Review of Mortada Gzar, Katharine Halls (trans.), “The Day by Day Mosque”, Iraq+100, edited by Hassan Blasim (Comma Press, 2016): 81-85 — Purchase here. Reviewed by Sara L. Uckelman. (Read the review of the anthology.)

Gzar’s story is told with language that has a lovely lyric quality, full of beautiful imagery and clever turns of phrase; I can only admire Halls’s translation, which must have been a difficult piece in order to retain this quality of prose from the original language. “The Day by Day Mosque” is quite a short story, and though it is set in the future, I felt like I learned a lot about the present reading it, both when the narrator harkens back to their past and their history, and in the way the future is contrasted with the past, i.e., our present. This importance of the present for a story set in the future is a theme that Page picks up on in the afterword of the collection:

The best science fiction, they say, tells us more about the context it’s written in than the future it’s trying to predict” (p. 175)

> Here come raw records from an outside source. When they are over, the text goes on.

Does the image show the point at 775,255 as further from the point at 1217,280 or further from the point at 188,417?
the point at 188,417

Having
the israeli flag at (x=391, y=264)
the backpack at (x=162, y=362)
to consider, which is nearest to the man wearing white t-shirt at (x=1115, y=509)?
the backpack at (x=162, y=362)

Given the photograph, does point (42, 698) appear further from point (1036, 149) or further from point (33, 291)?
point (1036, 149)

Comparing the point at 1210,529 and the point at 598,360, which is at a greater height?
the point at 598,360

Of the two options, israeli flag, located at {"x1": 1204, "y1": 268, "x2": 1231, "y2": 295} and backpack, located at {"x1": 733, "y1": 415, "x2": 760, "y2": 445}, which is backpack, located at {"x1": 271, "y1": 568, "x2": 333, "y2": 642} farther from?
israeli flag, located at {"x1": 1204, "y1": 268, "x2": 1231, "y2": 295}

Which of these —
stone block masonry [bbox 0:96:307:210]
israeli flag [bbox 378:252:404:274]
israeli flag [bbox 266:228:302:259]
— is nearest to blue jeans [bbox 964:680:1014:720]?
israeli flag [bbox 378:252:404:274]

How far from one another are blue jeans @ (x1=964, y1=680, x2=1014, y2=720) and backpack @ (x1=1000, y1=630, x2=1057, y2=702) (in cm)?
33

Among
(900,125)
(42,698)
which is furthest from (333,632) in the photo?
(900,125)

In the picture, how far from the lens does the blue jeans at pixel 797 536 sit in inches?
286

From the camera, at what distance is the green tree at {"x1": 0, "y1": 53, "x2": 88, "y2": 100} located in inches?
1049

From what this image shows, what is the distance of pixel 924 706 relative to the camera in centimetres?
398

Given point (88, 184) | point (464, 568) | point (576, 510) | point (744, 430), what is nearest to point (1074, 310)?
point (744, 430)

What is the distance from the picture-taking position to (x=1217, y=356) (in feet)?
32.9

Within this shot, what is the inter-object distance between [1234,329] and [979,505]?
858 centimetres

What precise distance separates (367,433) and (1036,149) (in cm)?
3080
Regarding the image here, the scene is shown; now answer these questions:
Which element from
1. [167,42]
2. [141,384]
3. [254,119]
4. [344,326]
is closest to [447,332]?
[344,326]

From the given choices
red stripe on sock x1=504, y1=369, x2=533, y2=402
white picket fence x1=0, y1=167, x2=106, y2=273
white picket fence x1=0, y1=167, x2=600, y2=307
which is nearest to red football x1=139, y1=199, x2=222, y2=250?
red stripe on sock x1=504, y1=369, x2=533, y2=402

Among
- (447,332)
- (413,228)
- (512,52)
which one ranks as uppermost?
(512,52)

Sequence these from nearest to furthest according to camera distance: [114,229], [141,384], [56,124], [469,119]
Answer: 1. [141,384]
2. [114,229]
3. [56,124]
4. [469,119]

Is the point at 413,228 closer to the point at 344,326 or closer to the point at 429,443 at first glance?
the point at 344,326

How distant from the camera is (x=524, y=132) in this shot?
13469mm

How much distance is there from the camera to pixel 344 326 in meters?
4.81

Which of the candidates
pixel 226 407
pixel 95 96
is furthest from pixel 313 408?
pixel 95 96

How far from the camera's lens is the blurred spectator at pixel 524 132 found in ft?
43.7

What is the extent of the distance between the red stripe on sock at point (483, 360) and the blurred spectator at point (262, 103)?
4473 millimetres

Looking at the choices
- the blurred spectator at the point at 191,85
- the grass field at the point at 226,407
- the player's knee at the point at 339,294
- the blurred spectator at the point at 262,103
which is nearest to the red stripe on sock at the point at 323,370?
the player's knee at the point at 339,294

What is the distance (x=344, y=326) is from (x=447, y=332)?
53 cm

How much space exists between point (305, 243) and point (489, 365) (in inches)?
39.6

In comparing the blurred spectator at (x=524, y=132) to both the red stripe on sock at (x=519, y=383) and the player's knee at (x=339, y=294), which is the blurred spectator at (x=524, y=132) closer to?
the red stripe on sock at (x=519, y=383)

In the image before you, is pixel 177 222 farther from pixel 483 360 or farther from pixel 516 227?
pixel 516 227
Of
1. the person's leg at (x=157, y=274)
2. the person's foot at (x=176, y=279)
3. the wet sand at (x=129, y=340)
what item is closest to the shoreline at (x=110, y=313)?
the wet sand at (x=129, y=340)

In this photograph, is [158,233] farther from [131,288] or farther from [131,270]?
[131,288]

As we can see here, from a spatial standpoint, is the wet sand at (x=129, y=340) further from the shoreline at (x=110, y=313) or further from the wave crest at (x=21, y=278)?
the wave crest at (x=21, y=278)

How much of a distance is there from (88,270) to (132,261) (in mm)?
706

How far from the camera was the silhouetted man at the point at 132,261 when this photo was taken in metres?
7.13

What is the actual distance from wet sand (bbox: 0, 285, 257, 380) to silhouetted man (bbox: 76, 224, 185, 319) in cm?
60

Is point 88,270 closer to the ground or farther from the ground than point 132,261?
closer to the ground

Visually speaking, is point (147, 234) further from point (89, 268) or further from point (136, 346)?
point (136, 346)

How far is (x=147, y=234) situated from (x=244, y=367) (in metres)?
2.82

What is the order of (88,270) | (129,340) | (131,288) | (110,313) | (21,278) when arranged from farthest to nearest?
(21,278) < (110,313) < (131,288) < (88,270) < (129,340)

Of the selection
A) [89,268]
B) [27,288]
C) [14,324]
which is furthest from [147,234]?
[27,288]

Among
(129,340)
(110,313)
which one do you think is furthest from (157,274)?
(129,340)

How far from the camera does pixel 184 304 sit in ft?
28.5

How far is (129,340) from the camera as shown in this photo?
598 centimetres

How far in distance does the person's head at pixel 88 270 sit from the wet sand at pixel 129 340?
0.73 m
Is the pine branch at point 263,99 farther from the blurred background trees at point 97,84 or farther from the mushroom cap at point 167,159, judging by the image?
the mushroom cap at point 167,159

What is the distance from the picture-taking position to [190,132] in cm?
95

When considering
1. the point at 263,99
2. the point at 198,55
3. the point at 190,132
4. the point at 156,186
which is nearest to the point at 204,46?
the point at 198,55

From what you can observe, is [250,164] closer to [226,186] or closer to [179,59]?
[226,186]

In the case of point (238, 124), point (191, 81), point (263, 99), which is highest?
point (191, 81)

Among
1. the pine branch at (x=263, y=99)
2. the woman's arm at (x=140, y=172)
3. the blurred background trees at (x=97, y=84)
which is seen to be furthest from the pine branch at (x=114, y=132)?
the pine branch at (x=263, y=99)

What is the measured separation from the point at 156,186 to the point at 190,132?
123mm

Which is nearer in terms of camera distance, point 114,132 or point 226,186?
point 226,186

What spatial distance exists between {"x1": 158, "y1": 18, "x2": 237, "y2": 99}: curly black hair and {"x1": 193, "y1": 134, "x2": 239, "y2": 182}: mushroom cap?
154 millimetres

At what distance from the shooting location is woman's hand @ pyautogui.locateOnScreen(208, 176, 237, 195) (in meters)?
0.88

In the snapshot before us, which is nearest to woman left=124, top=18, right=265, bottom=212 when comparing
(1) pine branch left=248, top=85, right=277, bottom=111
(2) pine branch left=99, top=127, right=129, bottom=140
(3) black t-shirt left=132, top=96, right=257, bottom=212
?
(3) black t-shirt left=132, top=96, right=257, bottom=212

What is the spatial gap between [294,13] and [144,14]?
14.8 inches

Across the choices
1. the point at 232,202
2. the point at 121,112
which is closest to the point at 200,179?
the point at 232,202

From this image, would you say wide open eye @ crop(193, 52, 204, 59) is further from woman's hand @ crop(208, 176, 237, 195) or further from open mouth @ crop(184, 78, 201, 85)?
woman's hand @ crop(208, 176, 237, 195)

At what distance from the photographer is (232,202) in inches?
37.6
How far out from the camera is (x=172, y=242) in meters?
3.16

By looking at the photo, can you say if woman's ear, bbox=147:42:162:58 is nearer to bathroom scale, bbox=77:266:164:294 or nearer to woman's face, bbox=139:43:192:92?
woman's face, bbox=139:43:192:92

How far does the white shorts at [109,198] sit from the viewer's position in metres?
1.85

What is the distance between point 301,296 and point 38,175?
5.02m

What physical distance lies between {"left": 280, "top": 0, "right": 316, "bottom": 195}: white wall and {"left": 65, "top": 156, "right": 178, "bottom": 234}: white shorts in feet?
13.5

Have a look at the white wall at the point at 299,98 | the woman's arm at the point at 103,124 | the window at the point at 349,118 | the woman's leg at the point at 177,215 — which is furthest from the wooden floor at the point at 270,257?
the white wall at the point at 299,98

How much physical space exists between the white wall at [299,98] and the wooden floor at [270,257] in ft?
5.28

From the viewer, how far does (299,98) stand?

Some of the stories in the anthology require the reader to have more knowledge of the current present than others; this one, unfortunately, is one of them. The main speculative thread running through the story was the “Inversion Project, which will convert south to north” (p. 84). The resulting change in orientation seems to be quite significant, but the significance of it unfortunately escaped me, without a deeper context in which to locate the story. In this particular instance, I’m willing to say the defect is in me, not the story.